Reinaldo A. Moura (*)
Nunca em tempos de paz e mesmo durante a Segunda Guerra Mundial houve tanta escassez de insumos de todas as espécies no comércio mundial.
É evidente que uma crise pandêmica como esta que vivemos desestabilizou o fluxo de mercadorias no comércio global e os abastecimentos dos últimos meses são insuficientes para repor a demanda reprimida, pois até contêineres (20 e 40 pés) estão em falta. Muitos países que exportam manufaturados nestas embalagens e rotas não recebem matérias-primas (granéis) em contêineres “open top”.
Observe o que aconteceu com o frete: quadruplicou desde o início da crise sanitária, por exemplo, para o envio de um contêiner de Shanghai a Santos.
Li e assisti em lives que uma das soluções é o setor automotivo afastar-se do modelo “just-in-time”, e que o mesmo tem sido o vilão desta causa. Inclusive da falta de semicondutores.
Quem teve condições de estocar este escasso componente empregado em vários ramos de atividades nos últimos anos? Ouvem-se tantas bobagens que, mesmo 70 anos após a introdução do Sistema Toyota de Produção em suas fábricas e, em seguida, nos seus fornecedores no Japão, um país que se recuperava da Segunda Guerra Mundial jamais fizera estoques especulativos.

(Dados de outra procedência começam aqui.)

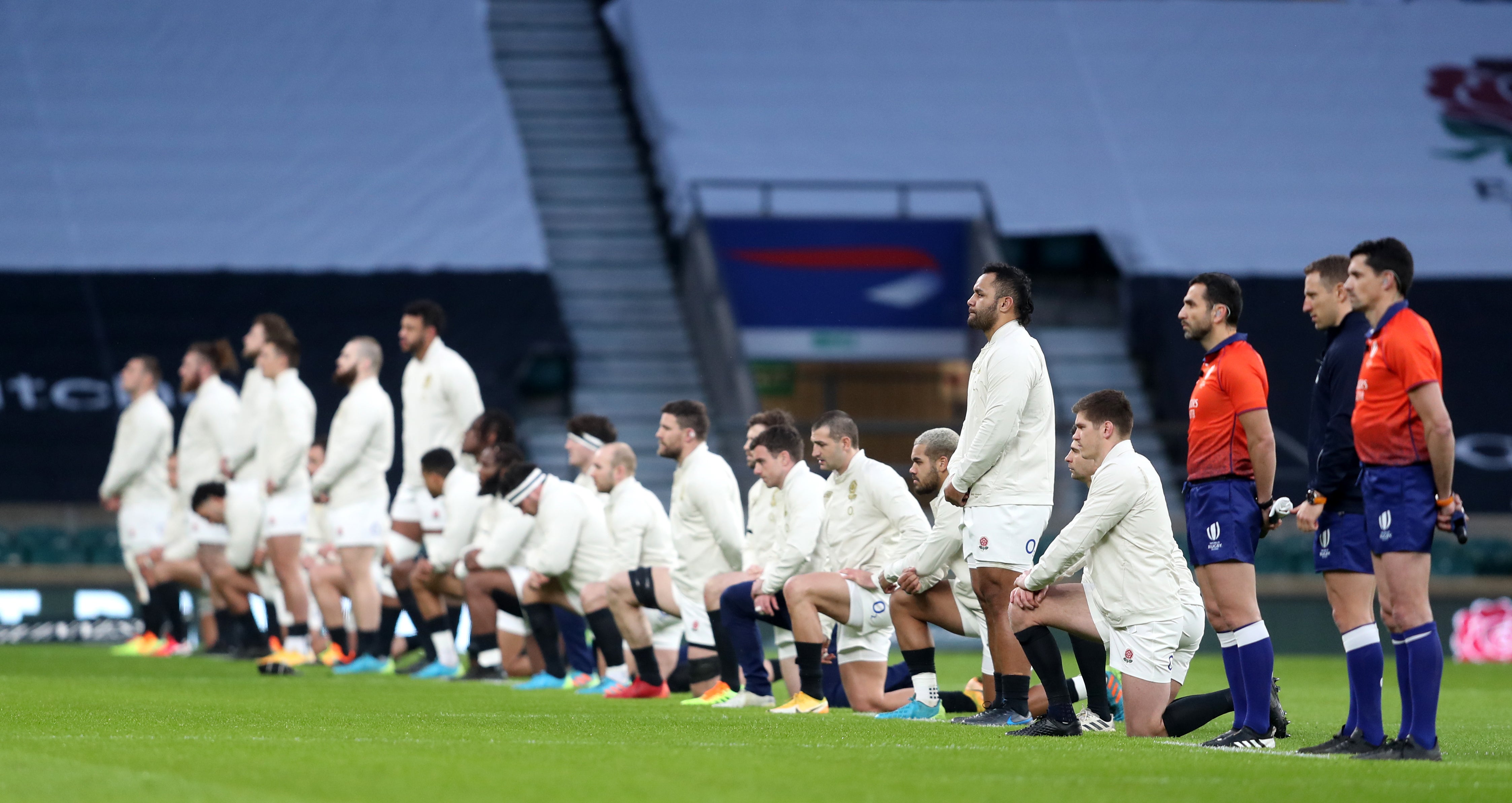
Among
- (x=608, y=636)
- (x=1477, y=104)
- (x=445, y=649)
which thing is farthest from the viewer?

No máximo, organizava estoques de segurança de materiais importados, cujas fontes do outro lado do mundo traziam incertezas de abastecimento em certas épocas. E o princípio do “just-in-time”, hoje rebatizado de “Lean”, é a busca incessante da eliminação das perdas (tudo que não agrega valor ao cliente). Assim, manter um estoque, tal qual na gôndola de um supermercado, de itens estratégicos ou que estejam sujeitos a sofrer interrupção de fornecimento, sempre foi considerado um nível ideal de estoque em movimento.
Mas o que dizer das catástrofes imprevisíveis? A começar, ainda na década de 1970, com o embargo do petróleo; nos anos 2000, com o efeito do Katrina, os tsunamis no Japão, o ataque às torres gêmeas em Nova Iorque e, agora, com a Covid-19. Isso sem falar do susto do bloqueio acidental de um cargueiro na travessia do canal do Suez. Eliminar a filosofia JIT ou transformar os mínimos estoques em robustos por alguma fórmula mágica será a solução? Quem tiver este software de previsibilidade será o Maomé deste milênio!
Qual o custo de manter todos estes níveis de estoque na cadeia e o tempo para balancear os estoques? Confundida também com estoque zero, a filologia JIT era “odiada” por muitos compradores pois, a qualquer crise, eram criticados veementemente. Mesmo em tempos de greves setoriais mais frequentes, muitos compradores utilizavam-se de um calendário para antecipar compras de insumos buscando garantir o abastecimento de fábricas e do comércio.
A manufatura sempre conviveu com a oscilação no nível de estoque disponível e esta é uma das razões das linhas de montagem operarem com modelos mistos no mix da montagem de seus modelos, pois, caso falte algum componente, em seu lugar entra outro veículo e assim se mantém os recursos agregando valor (“ocupados”). Mas, neste momento, todos os veículos utilizam chips ou semicondutores, componentes vitais na montagem do veículo.
É impossível montá-lo e colocá-lo no pátio ou expedir para a concessionária e, assim que o chip chegar, simplesmente instalá-lo. Esta inovação trouxe estas consequências bem diferentes dos automóveis da antiga geração. Além dos atuais e escassos fabricantes de semicondutores destinados à automóveis, inúmeros outros produtos requerem chips e não é de um mês para o outro que se constroem novas fábricas de semicondutores.
Aliás, tivemos uma fábrica nos anos 1980/90 que, por força da lei de reserva de mercado, sucumbiu! Assim, conheçam mais e invistam no pensamento enxuto, just-in-time, Kanban, TPS – Sistema Toyota de Produção, metodologias e estratégias diferentes para gestão de estoques e, em todo momento, responda: qual a probabilidade de sua empresa ficar sem estoque de um item por qualquer risco natural ou acidental?
Enfim, vivemos em cima do “fio de uma navalha”!
(*) – É engenheiro industrial, ex-professor universitário, escritor, fundador do Grupo IMAM (Instituto de Movimentação e Armazenagem de Materiais) e autor do livro “Uma Autobiografia dos meus Primeiros 70 anos”.